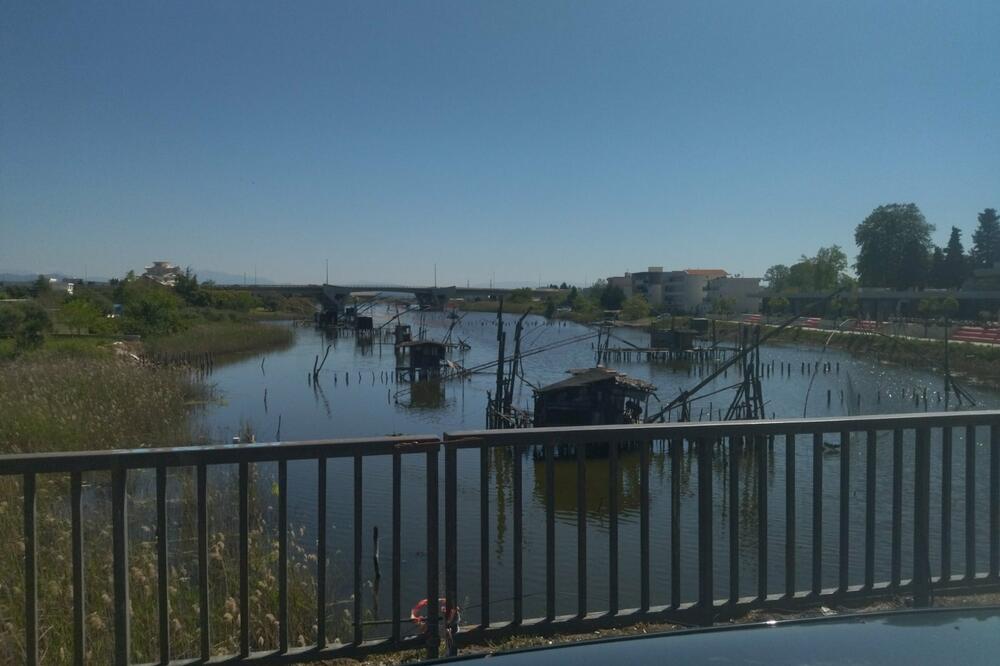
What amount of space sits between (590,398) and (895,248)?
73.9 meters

* * *

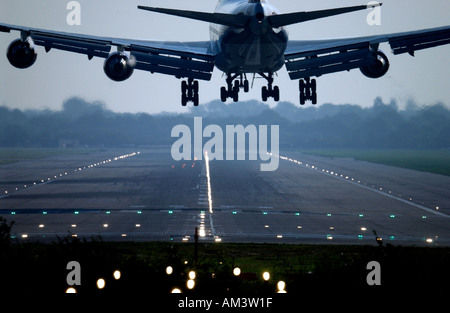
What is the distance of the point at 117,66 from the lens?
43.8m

* * *

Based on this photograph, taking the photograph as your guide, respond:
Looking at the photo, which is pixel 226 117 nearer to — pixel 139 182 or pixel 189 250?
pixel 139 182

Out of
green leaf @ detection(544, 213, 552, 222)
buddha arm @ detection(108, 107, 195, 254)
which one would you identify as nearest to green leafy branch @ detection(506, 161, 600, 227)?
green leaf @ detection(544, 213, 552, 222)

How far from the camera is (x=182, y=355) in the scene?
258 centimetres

● **To be done**:
Can you copy out the data, unchanged, from the line containing "Based on this" through the line containing "258 centimetres"?

● **Response for this exercise**:
Based on this photograph, taking the photograph as your guide, respond:
Looking at the photo, which is pixel 226 117 nearer to — pixel 139 182 or pixel 189 250?
pixel 139 182

Out of
green leaf @ detection(544, 213, 552, 222)
buddha arm @ detection(108, 107, 195, 254)
which one would you identify as nearest to green leafy branch @ detection(506, 161, 600, 227)?
green leaf @ detection(544, 213, 552, 222)

How far from the camera is (x=182, y=355) in the scene?
258 centimetres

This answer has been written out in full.